Adenovirus infection. Ad5CMVK-NpA vector was used to construct and package the adenovirus over-expressing miR-221 / 222. Adenovirus expressing green fluorescent protein was used as a control. MiR-221 / 222-LKO mice were given adenovirus 1 × 10 ¹¹ (plaque-forming units / 0.2 ml PBS) via tail vein. Adenovirus injection did not affect appetite in mice. Mice were sacrificed on day 5 after adenovirus injection.

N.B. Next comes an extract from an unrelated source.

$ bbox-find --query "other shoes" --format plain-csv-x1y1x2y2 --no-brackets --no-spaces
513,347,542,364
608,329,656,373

LNA-antimiRs injection in vivo: AntimiRs LNA-i-miR-221 (sequence: CAGCAGACAATGTAGC) is an oligonucleotide of 16 DNA / LNA bases, and LNA-i-miR-222 (sequence: AGTAGCCAGATGTAGC) is 15 DNA / The LNA base mismatch oligonucleotide, LNA-i-miR-NC (sequence: ACGTCTATACGCCCA) was used as a control. All of these oligonucleotides have thio-modified backbones, Na ⁺ salt exchanged, lyophilized after HPLC purification. Control mice were randomly divided into 4 groups, and each group was given an intraperitoneal injection of 25 mg / kg LNA-i-miR-NC, LNA-i-miR-221, and LNA-i-miR on days 1, 4, 8, 15, and 22, respectively. -222 or 12.5 mg / kg LNA-i-miR-221 and 12.5 mg / kg LNA-i-miR-222 (LNA-i-miR-221 + 222), while the MCD diet was started on day 1. One week after the last administration of antimiR, mice were harvested.

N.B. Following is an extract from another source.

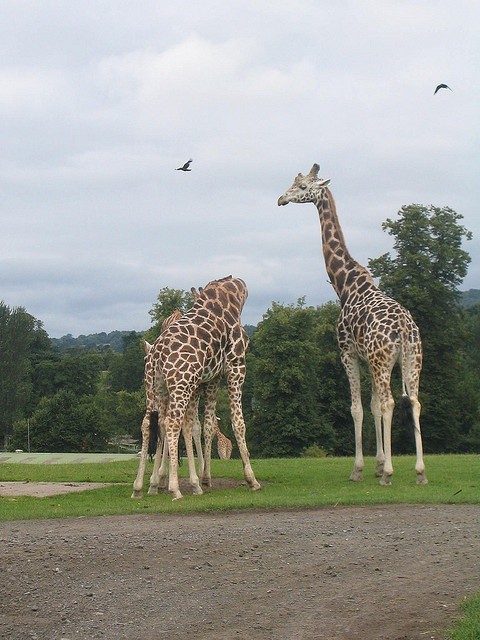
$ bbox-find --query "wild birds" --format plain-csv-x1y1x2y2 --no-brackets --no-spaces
174,160,193,172
435,82,453,95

Analysis of liver histology and immunohistochemical staining. Liver tissue was fixed in 4% paraformaldehyde, dehydrated, and embedded in paraffin. Liver sections, hematoxylin-eosin staining, and horse pine staining solution (saturated picric acid Sirius Red contains 0.1% (w / v) Direct Red 80). The Sirius red positive area or Masson positive area was quantitatively analyzed by digital images. Results are expressed as the percentage of Sirius Red or Masson's positive area. For lipid droplet accumulation testing, liver sections were stained using Oil Red O (Sigma) according to standard procedures. Immunohistochemical staining was performed according to standard procedures. These images were acquired with an Olympus microscope system.

Biochemical analysis. Serum and liver total cholesterol (TC) and triglycerides (TG) were measured using a commercially available kit (BioVision) according to the manufacturer's instructions. Serum alanine aminotransferase (ALT) commercially available kit (BioVision) was measured according to the manufacturer's instructions. Blood glucose measurement uses a blood glucose meter to measure tail vein blood.

Determination of hydroxyproline content. The colorimetric determination of collagen-specific amino acid hydroxyproline was performed using a hydroxyproline assay kit (sigma). The hydroxyproline content is expressed as ng hydroxyproline per mg of liver.

Ultrastructure analysis. Analysis by transmission electron microscopy (TEM), fresh liver samples (1 cubic millimeter volume) were fixed to 2.5% glutaraldehyde and formaldehyde. Subsequently, the specimens were fixed with 2% osmium tetroxide for 1 h. After fixation, the tissue was dehydrated through a series of gradient alcohols and propylene oxide, and epoxy resin 812 was embedded to obtain ultra-thin sections. Stained with methylene blue in sodium borate, uranyl acetate and lead citrate, and photographed with an OPTONEM900 transmission electron microscope (Zeiss).

Cell culture, infection, and transfection: Hepa1-6 cells were cultured in DMEM medium containing 10% fetal bovine serum and 1% penicillin / streptomycin, and placed in a 37 ° C, 5% CO2 humidified air incubator. . Cells were transfected with liposome 2000.

The foregoing description of specific embodiments so comprehensively demonstrates the general nature of the invention that others can easily modify and / or adapt such specific embodiments for use by applying current knowledge without undue experimentation and without departing from the general concepts. Various applications, therefore, such adaptations and modifications should and are intended to be included within the meaning and scope of equivalents of the disclosed embodiments. Although the invention has been described in connection with specific embodiments thereof, it is apparent that many alternatives, modifications, and variations will be apparent to those skilled in the art. It is therefore intended to embrace all such alternative modifications and variations that fall within the spirit and broad scope of the appended claims.

Claims (30)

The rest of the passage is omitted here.